Autism: An Interview with the Founders of William’s Garden

An Interview for Whippoorwill Journal with Marilyn and John Winright, founders of William’s Garden: A Camp for Autistic Children.

WJ:  In the Testimonial section of your website, you and John describe the initial decision to start William’s Garden and your belief that it is a God-given mission. Can you elaborate for our readers how you came up with the idea and what it means to you as Christian to be able to serve in this ministry?

Marilyn: I’ve always loved children and working with them.  For years I’ve worked as the girls club leader in our church, as well as teaching Sunday School and assisting with the teens. I was immediately on board when John approached me with the idea of starting some sort of a camp for children as a retirement career. This was something that I could get excited about because of my love for children.

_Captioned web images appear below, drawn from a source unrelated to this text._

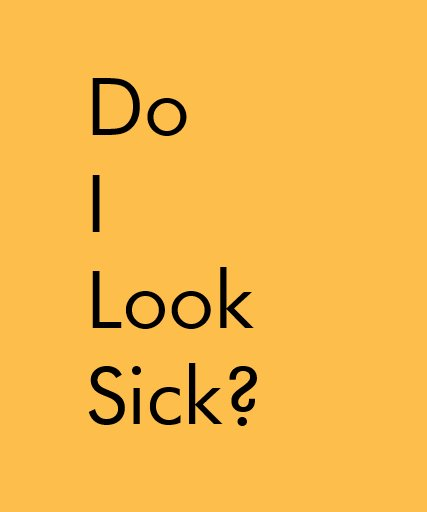 Do I Look Sick (1 in 2) T-shirts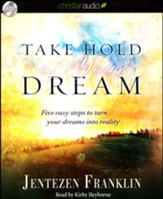 Take Hold of Your Dream: Five easy steps to turn your dreams into reality Unabridged Audiobook on CD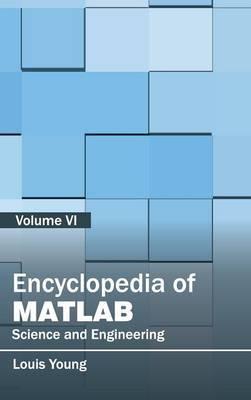 Encyclopedia of MATLAB: Science and Engineering (Volume VI)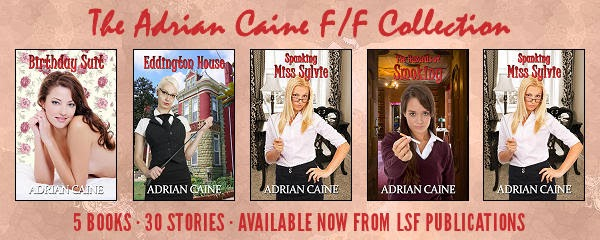 The Adrian Caine F/F Collection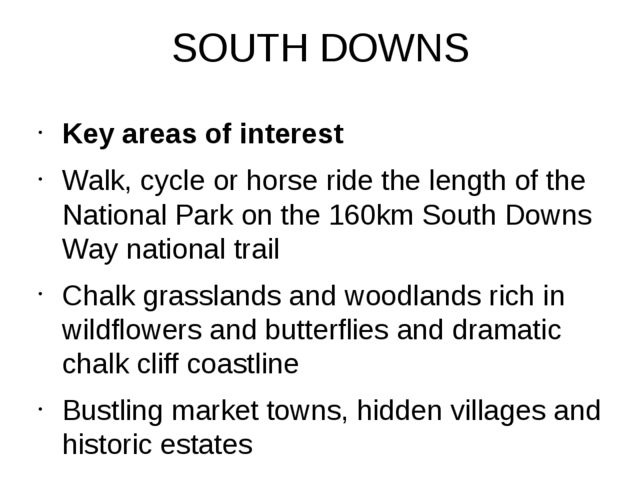 SOUTH DOWNS Key areas of interest Walk, cycle or horse ride the length of the...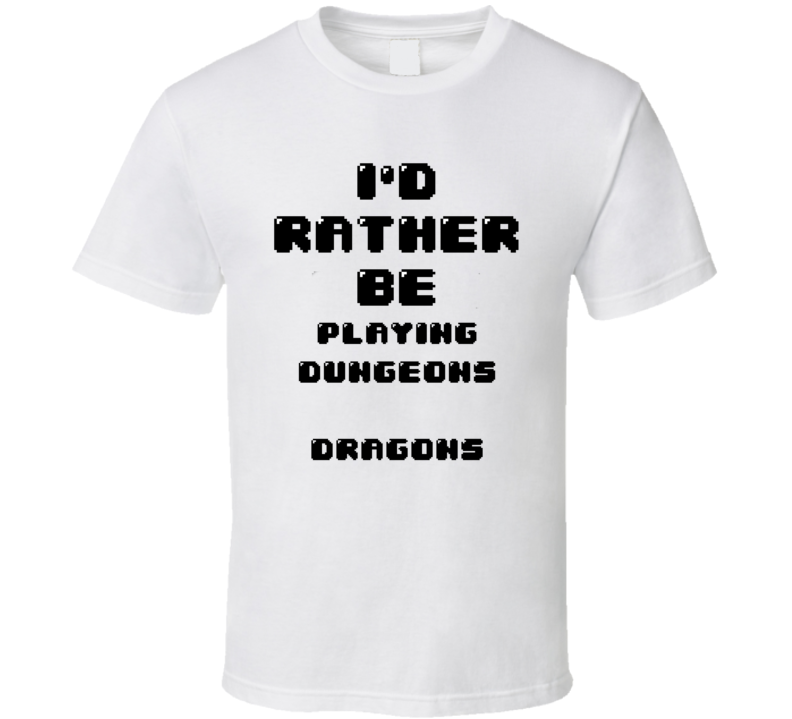 Rather Be Playing Dungeons & Dragons Funny Geek Essential Gift T Shirt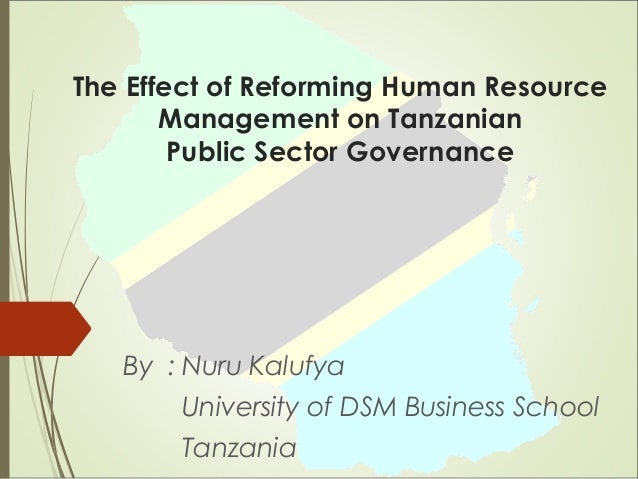 The Effect of Reforming Human Resource Management on Tanzanian Public Sector Governance By : Nuru Kalufya University of DS...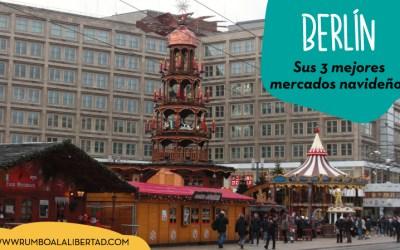 Los 3 mejores mercados navideños de Berlín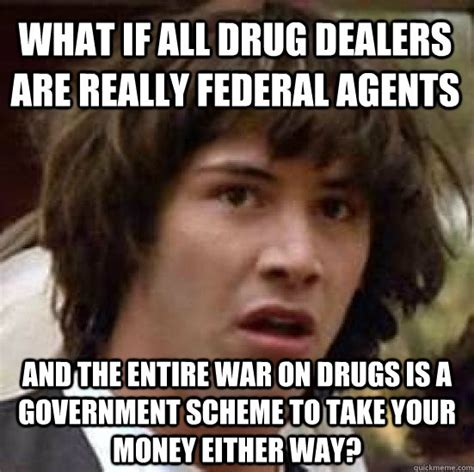Take All The Drugs Meme - what if all drug dealers are really federal agents and the entire war on drugs is a government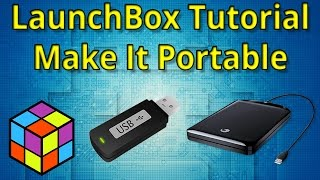 Make Your LaunchBox Portable On an External USB Drive - LaunchBox Tutorials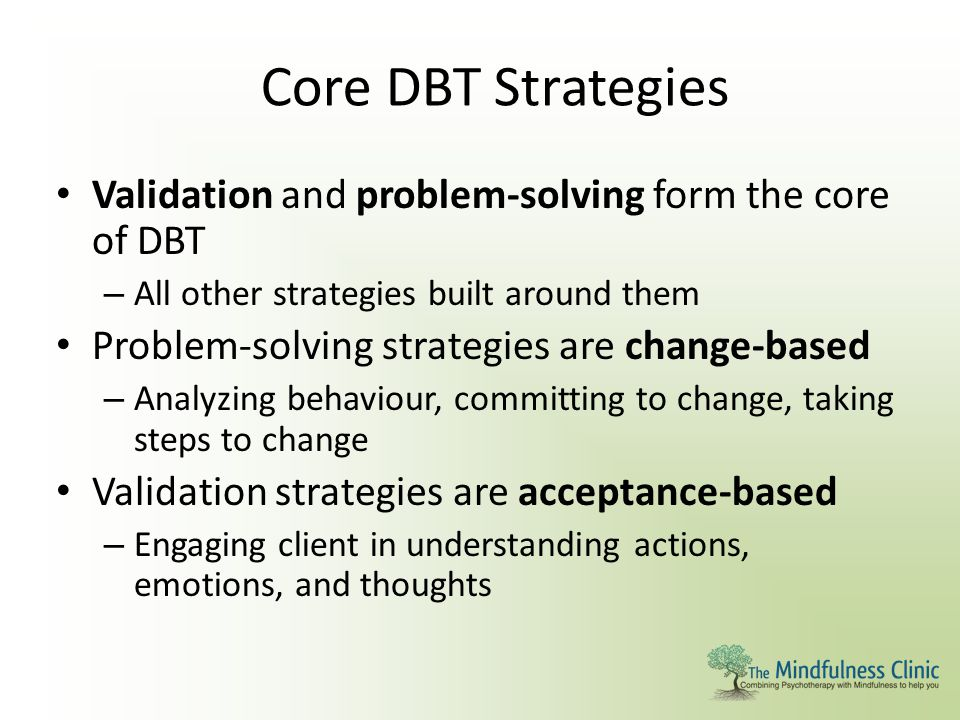 Core DBT Strategies Validation and problem-solving form the core of DBT. All other strategies built around them.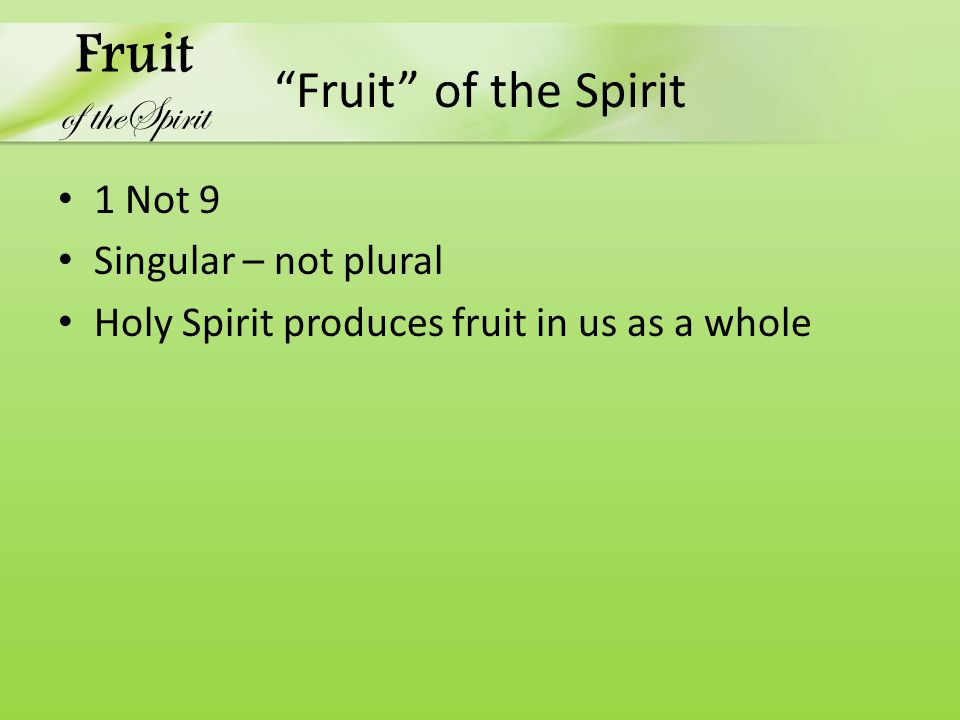 Fruit of the Spirit 1 Not 9 Singular – not plural Holy Spirit produces fruit in us as a whole Fruit of theSpirit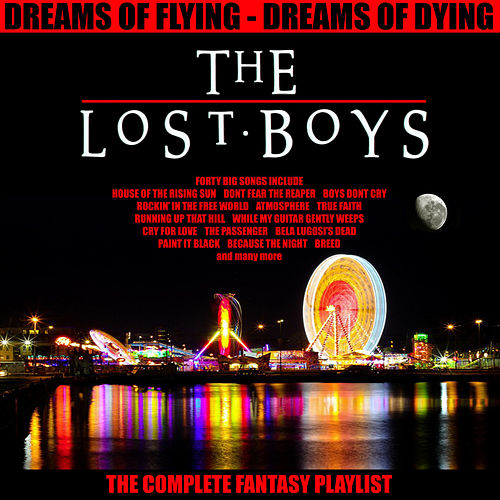 The Lost Boys - The Complete Fantasy Playlist by Various Artists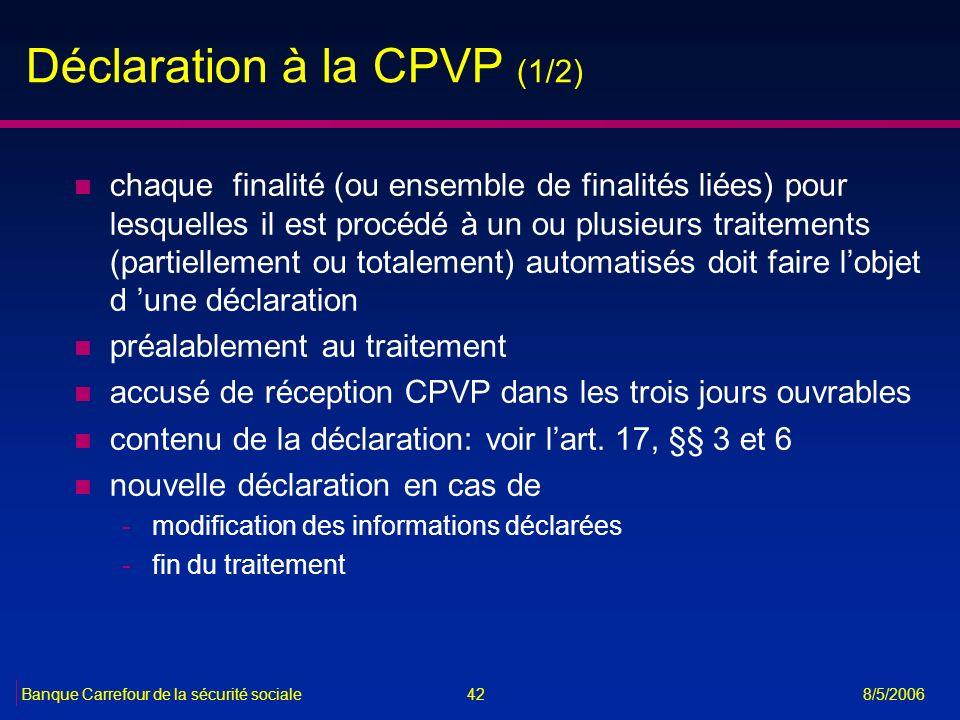 42Banque Carrefour de la sécurité sociale 8/5/2006 Déclaration à la CPVP (1/2) n chaque finalité (ou ensemble de finalités liées) pour lesquelles il e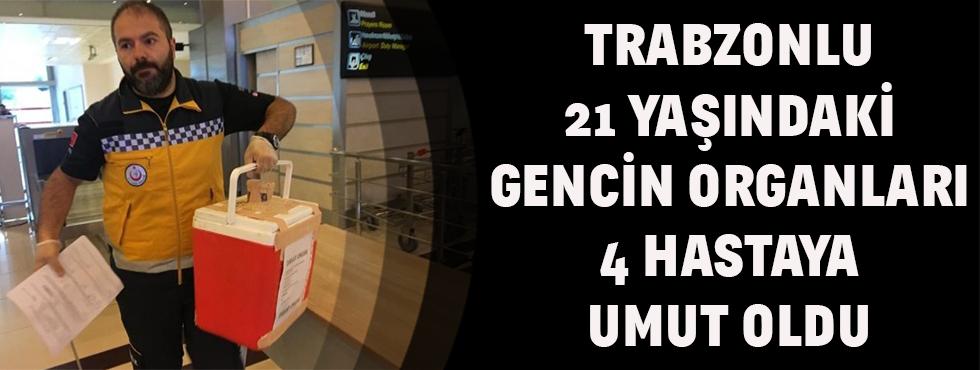 Trabzon'da 21 Yaşındaki Gencin Organları 4 Hastaya Umut Oldu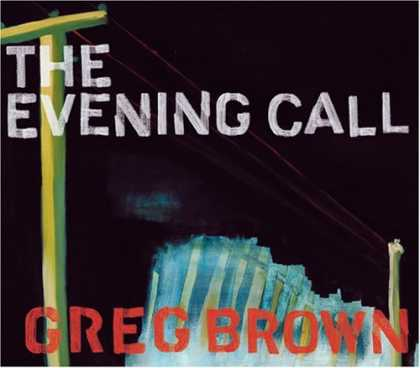 Bestselling Music (2006) - The Evening Call by Greg Brown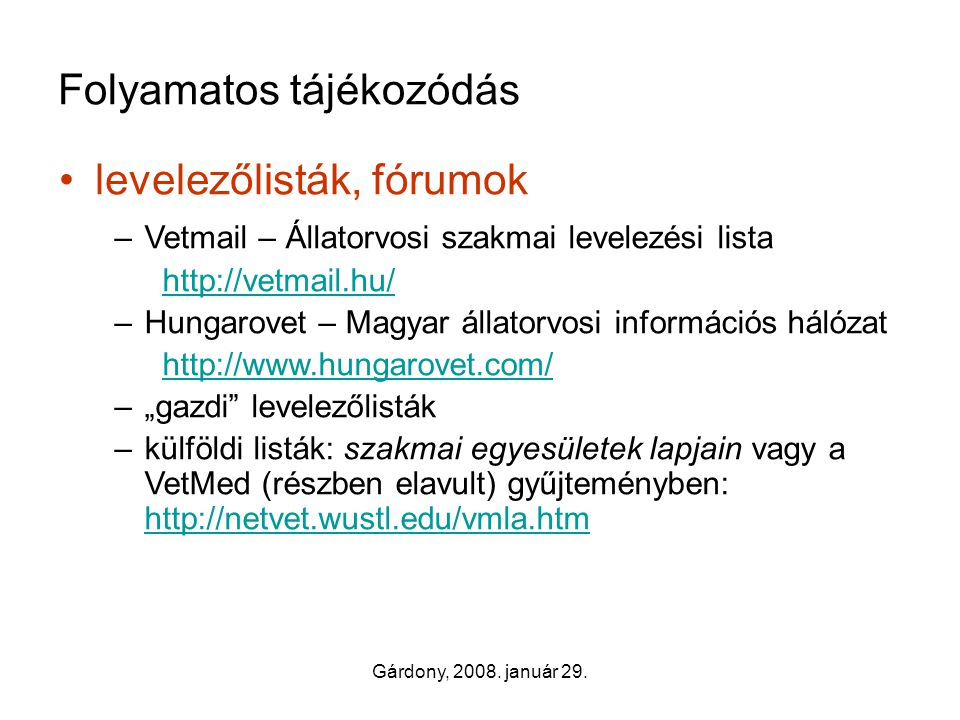 Gárdony, 2008. január 29. Folyamatos tájékozódás •levelezőlisták, fórumok –Vetmail – Állatorvosi szakmai levelezési lista http://vetmail.hu/ –Hungarov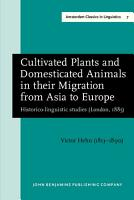 Cultivated Plants and Domesticated Animals in Their Migration from Asia to Europe PDF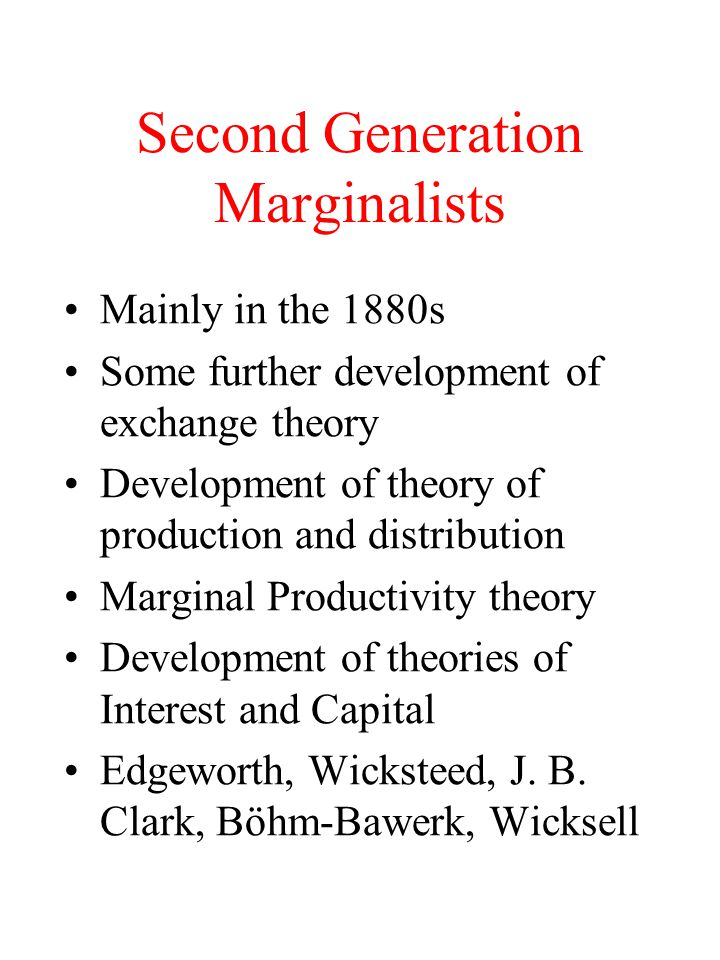 Second Generation Marginalists Mainly in the 1880s Some further development of exchange theory Development of theory of production and distribution Ma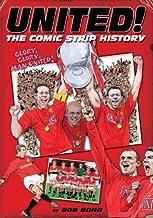 Scritto da Bob Bond: United The Comic Book History The Comic Strip ...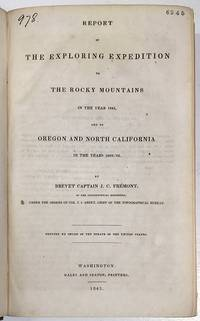 Report of the Exploring Expedition to the Rocky Mountains in the Year 1842, and to Northern California in the Years 1843-'44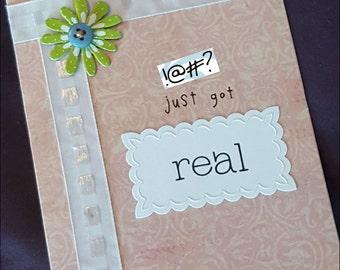 S*%# Just Got Real Handmade Card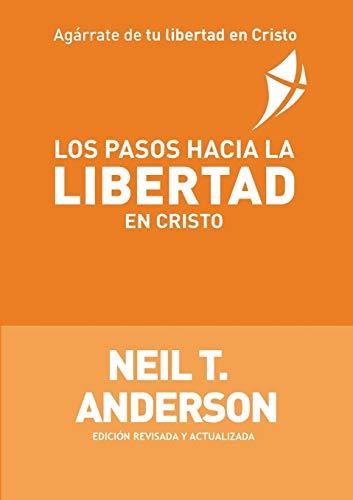 9788461534302: Los Pasos Hacia la Libertad en Cristo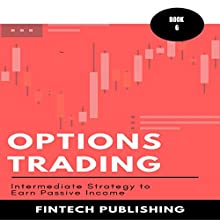Options Trading: Intermediate Strategy to Earn Passive Income: Investments & Securities, Book 6 Audiobook by  FinTech Publishing Narrated by Michael Hatak
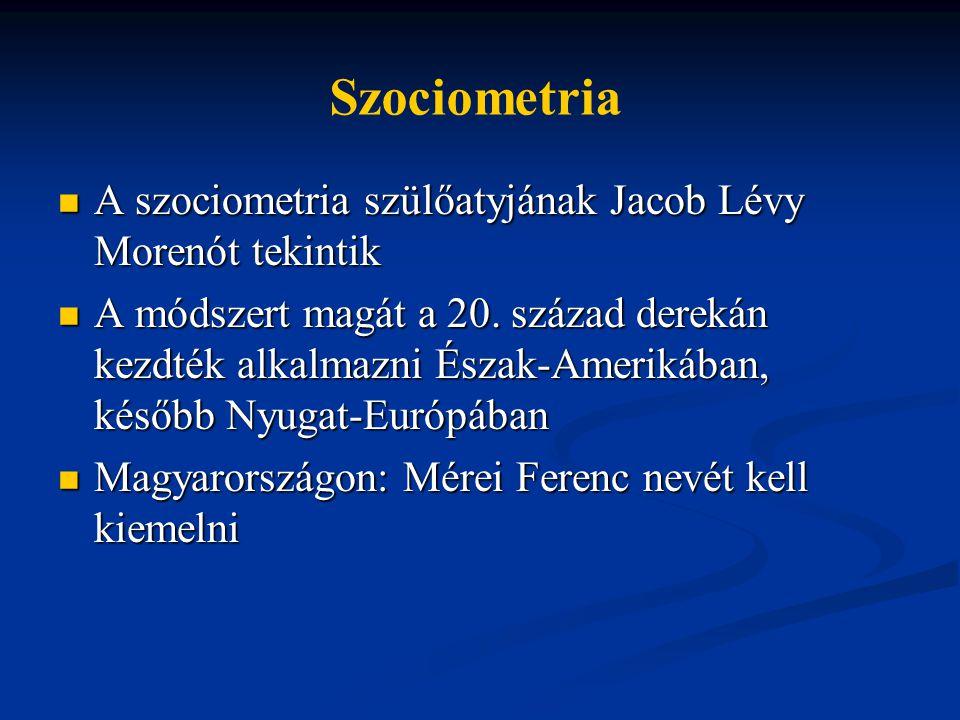 Szociometria A szociometria szülőatyjának Jacob Lévy Morenót tekintik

We originally thought about a “camp” for children with Down’s Syndrome. We were familiar with illness and felt a strong desire to try to make life more complete and fun for those special kids. Then, after sitting down with our consultant, Ms. Dee Moody, also of Gaffney, SC, we learned that there are many programs available for children with Down’s Syndrome. However, we discovered a new, growing type of special needs children, those suffering with Autism and Autism Spectrum Disorders, and very few local programs  or other assistance available to help them and their families. We didn’t know that much about Autism. We’d heard it mentioned, but knew few details. John and I did some research and realized there was a great need for help in the Autism community.

As to what it means to us as Christians to be able to serve in this ministry: we feel that God has laid this project on our hearts and has given us the desire to do whatever we can to make William’s Garden a complete success. We are excited and hopeful every time we sit down to discuss our next step. We consider it an honor to be used of God to make the life of children with Autism and their families happier and more productive. We also hope that William’s Garden will help remove some pressure and aid the parents of autistic children as they try to find a place within our community and work toward their child reaching his or her greatest potential.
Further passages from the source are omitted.